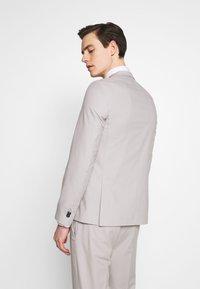 Viggo - NEW GOTHENBURG SUIT - Suit - silver grey - 3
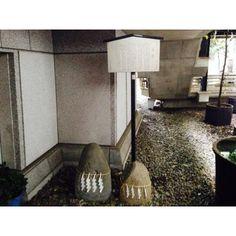 『築土神社に置かれている』by てくてくさん - 築土神社 力石のクチコミ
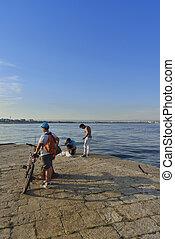 giovani, pescatori, Sul, molo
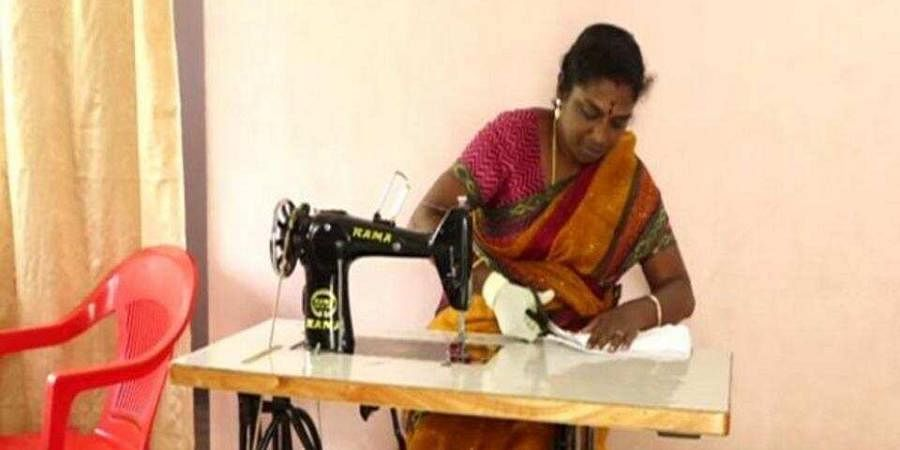 After taking feedback from underprivileged women, Kannama started the business of making affordable home-made pads.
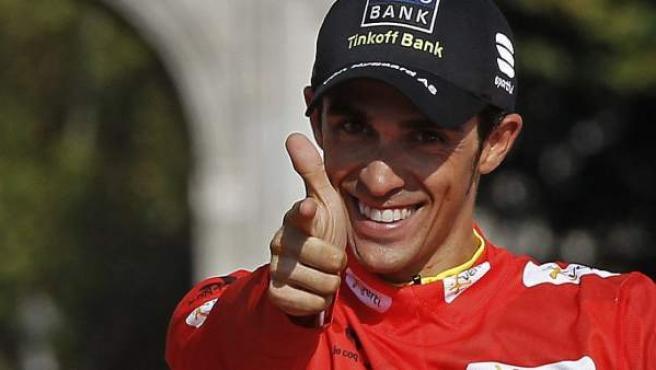 Alberto Contador sonríe tras su victoria en la Vuelta a España.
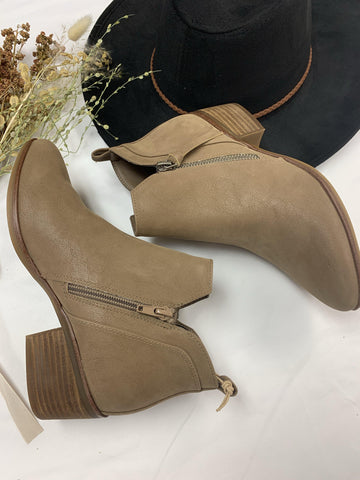 EMILIA Pointed Ankle Boot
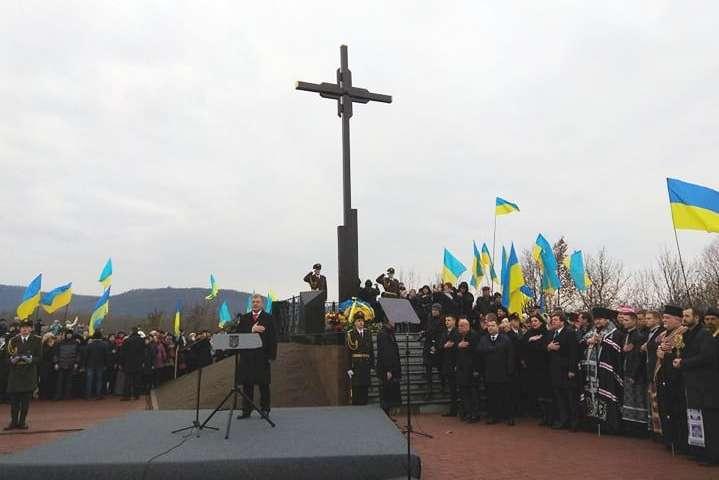 Президент Петро Порошенко 15 березня відвідав Закарпаття - Порошенко доручив збільшити зарплатню гірсько-штурмовим бійцям на 23%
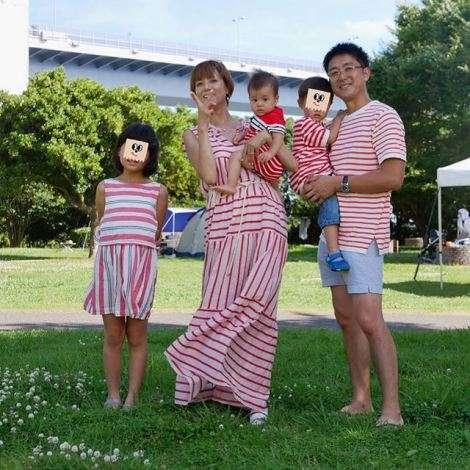 「また妊娠?」「娘が不憫」hitomiがブログで紹介した家族写真が話題
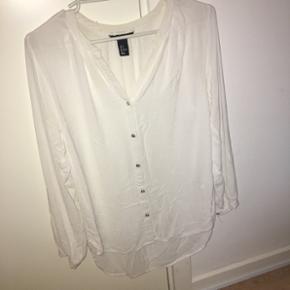 Lækker hvid skjorte - str. 36/38🌸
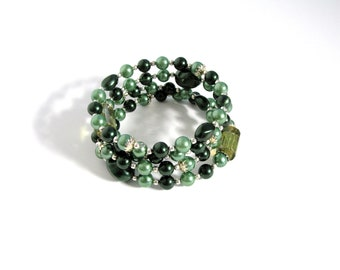 Two Toned Emerald Green Glass Beaded Pearl Bangle Cuff, Green And Silver Pearl Bracelet, Wedding Mother of the Bride Bridesmaid Bracelet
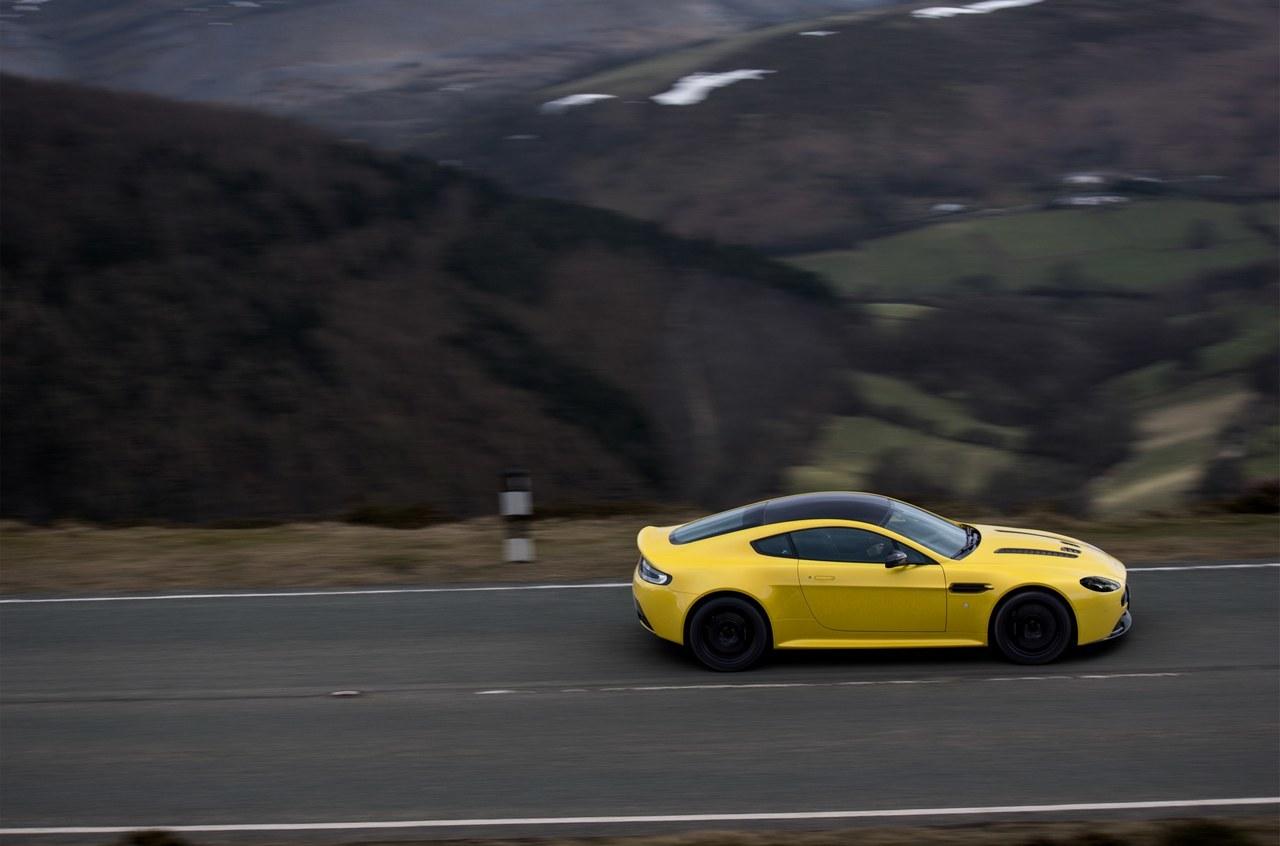 Foto de Aston Martin V12 Vantage S (13/34)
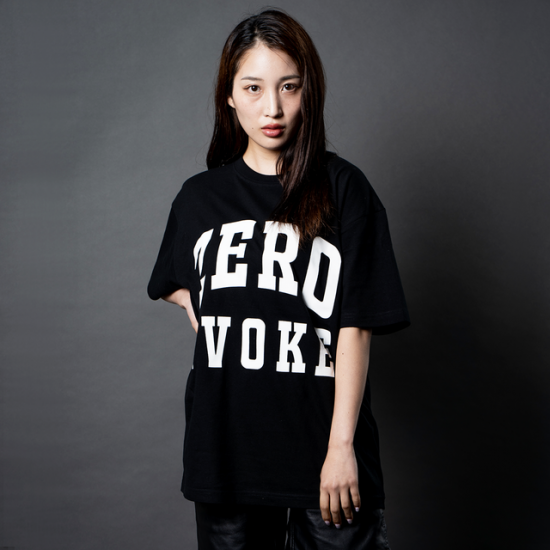 College Logo S/S Tee【BLACK】<img class='new_mark_img2' src='https://img.shop-pro.jp/img/new/icons5.gif' style='border:none;display:inline;margin:0px;padding:0px;width:auto;' />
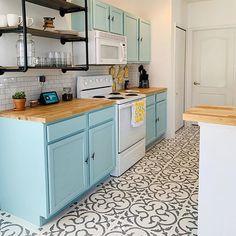 Painted Kitchen Floors, Kitchen Paint, Kitchen Tiles, Kitchen Flooring, Kitchen Design, Painting Tile Floors, Painting Ceramic Tiles, Ceramic Floor Tiles, Painting Over Tiles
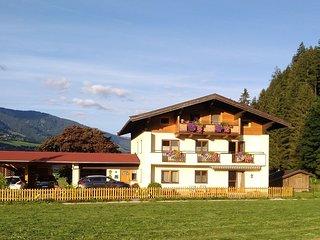 Cozy Holiday Home in Hollersbach im Pinzgau near Ski Area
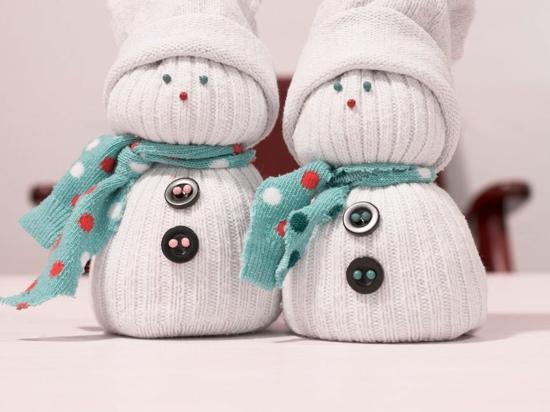 sockenschneemann weihnachtsdeko basteln aus alten socken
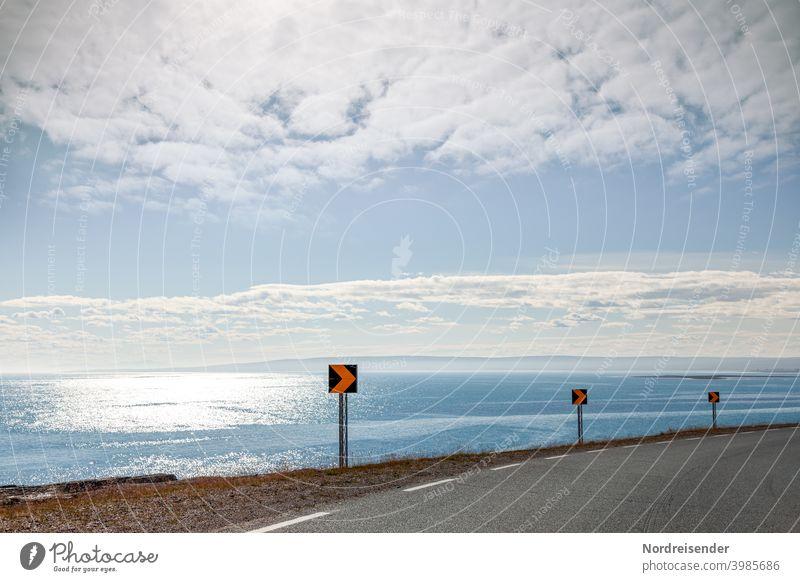 Küstenstraße auf Varanger in der Finnmark von Norwegen meer varanger küste kurve fahren aussicht schild zeichen glitzern sonne sommer reisen urlaub reflexion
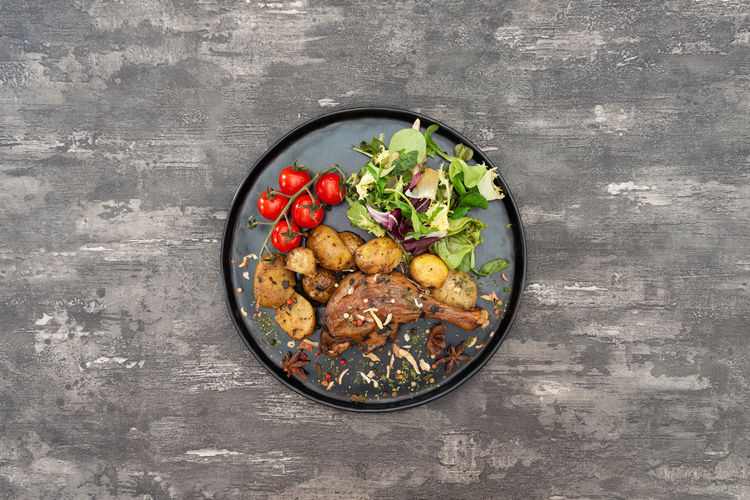 Food Vegetable Healthy Eating Food And Drink Wellbeing Freshness Bowl Directly Above Fruit Tomato Indoors  No People Meat Still Life Table Ready-to-eat Close-up Kitchen Utensil Studio Shot Red Garnish White Meat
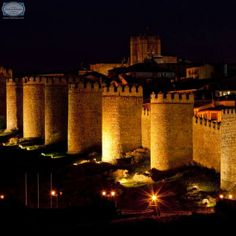 The #WallsOfAvila surround the old quarter of the Spanish city. These picturesque walls have nine gates and 88 towers and are the city's principal historic feature. At night, the walls are lit up and are a surreal sight to behold. #Spain
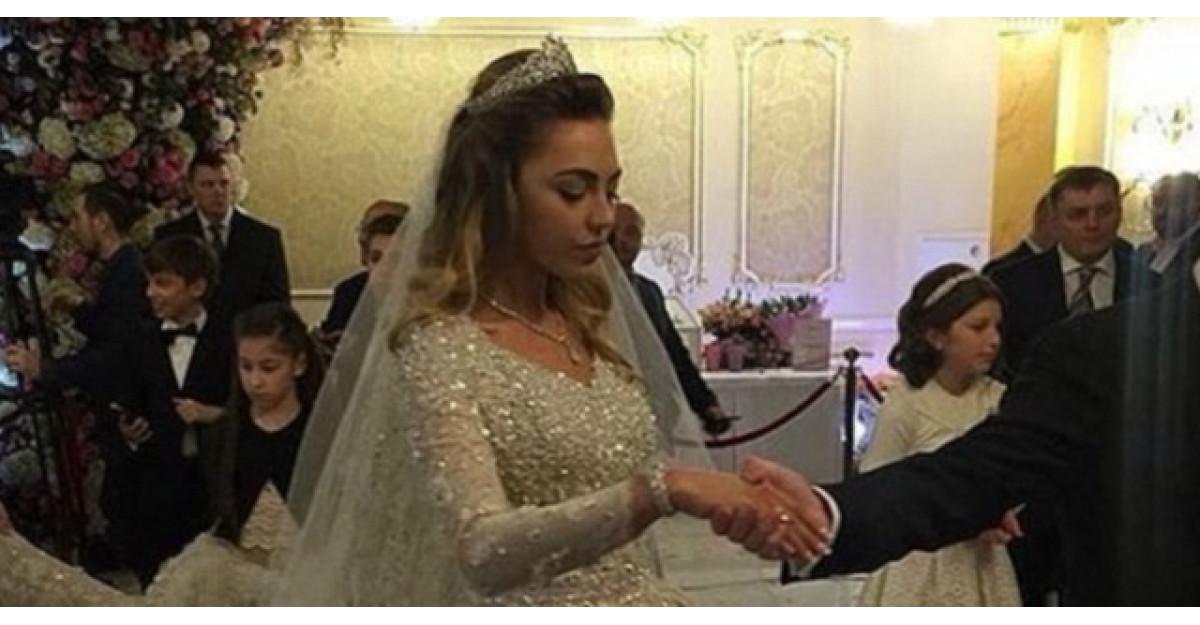 Cea mai scumpa nunta din lume. Iata cum arata rochia miresei in partea de jos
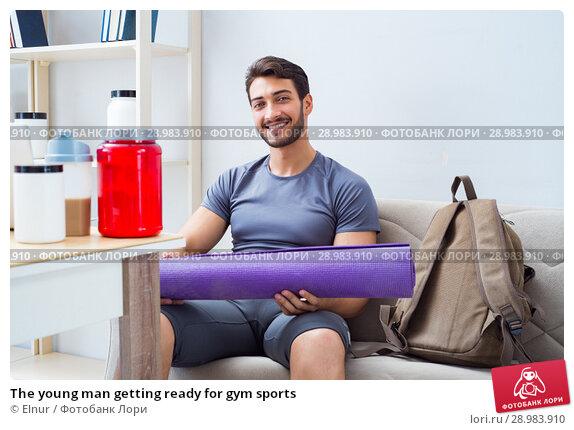 Купить «The young man getting ready for gym sports», фото № 28983910, снято 25 июля 2017 г. (c) Elnur / Фотобанк Лори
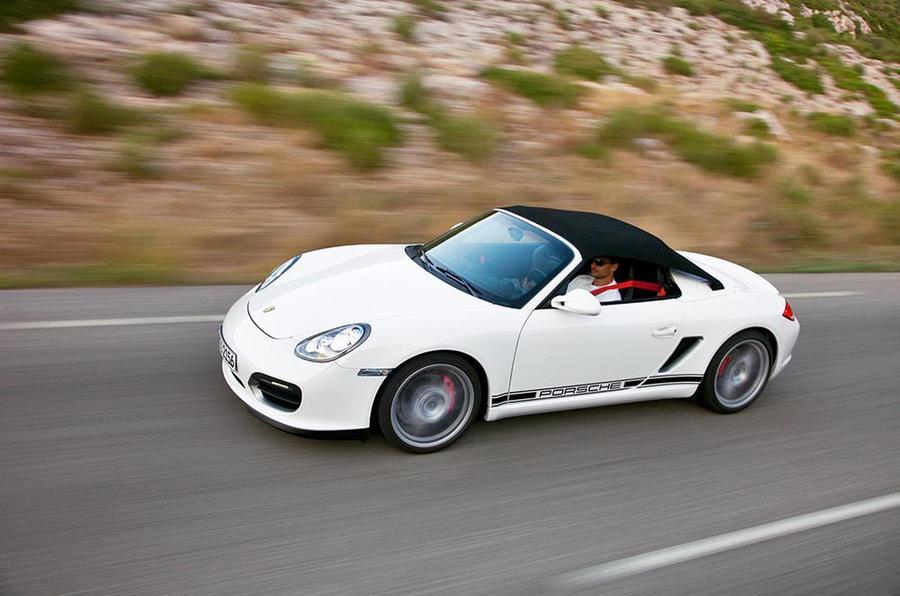 Louis Tomlinson Porsche
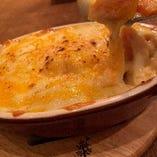 秋の味覚!季節野菜と3種のチーズのオーブン焼き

________

Work task:
Print the material above exactly, skipping its images.

Result for this task:
 Viggo - NEW GOTHENBURG SUIT - Suit - silver grey - 3
 『築土神社に置かれている』by てくてくさん - 築土神社 力石のクチコミ
 giovani, pescatori, Sul, molo
 After taking feedback from underprivileged women, Kannama started the business of making affordable home-made pads.
 Alberto Contador sonríe tras su victoria en la Vuelta a España.
 EMILIA Pointed Ankle Boot
 Президент Петро Порошенко 15 березня відвідав Закарпаття - Порошенко доручив збільшити зарплатню гірсько-штурмовим бійцям на 23%
 「また妊娠?」「娘が不憫」hitomiがブログで紹介した家族写真が話題
 Lækker hvid skjorte - str. 36/38🌸
 Two Toned Emerald Green Glass Beaded Pearl Bangle Cuff, Green And Silver Pearl Bracelet, Wedding Mother of the Bride Bridesmaid Bracelet
 Foto de Aston Martin V12 Vantage S (13/34)
 College Logo S/S Tee【BLACK】<img class='new_mark_img2' src='https://img.shop-pro.jp/img/new/icons5.gif' style='border:none;display:inline;margin:0px;padding:0px;width:auto;' />
 Painted Kitchen Floors, Kitchen Paint, Kitchen Tiles, Kitchen Flooring, Kitchen Design, Painting Tile Floors, Painting Ceramic Tiles, Ceramic Floor Tiles, Painting Over Tiles
 Cozy Holiday Home in Hollersbach im Pinzgau near Ski Area
 sockenschneemann weihnachtsdeko basteln aus alten socken
 Küstenstraße auf Varanger in der Finnmark von Norwegen meer varanger küste kurve fahren aussicht schild zeichen glitzern sonne sommer reisen urlaub reflexion
 Food Vegetable Healthy Eating Food And Drink Wellbeing Freshness Bowl Directly Above Fruit Tomato Indoors  No People Meat Still Life Table Ready-to-eat Close-up Kitchen Utensil Studio Shot Red Garnish White Meat
 The #WallsOfAvila surround the old quarter of the Spanish city. These picturesque walls have nine gates and 88 towers and are the city's principal historic feature. At night, the walls are lit up and are a surreal sight to behold. #Spain
 Cea mai scumpa nunta din lume. Iata cum arata rochia miresei in partea de jos
 Купить «The young man getting ready for gym sports», фото № 28983910, снято 25 июля 2017 г. (c) Elnur / Фотобанк Лори
 Louis Tomlinson Porsche
 秋の味覚!季節野菜と3種のチーズのオーブン焼き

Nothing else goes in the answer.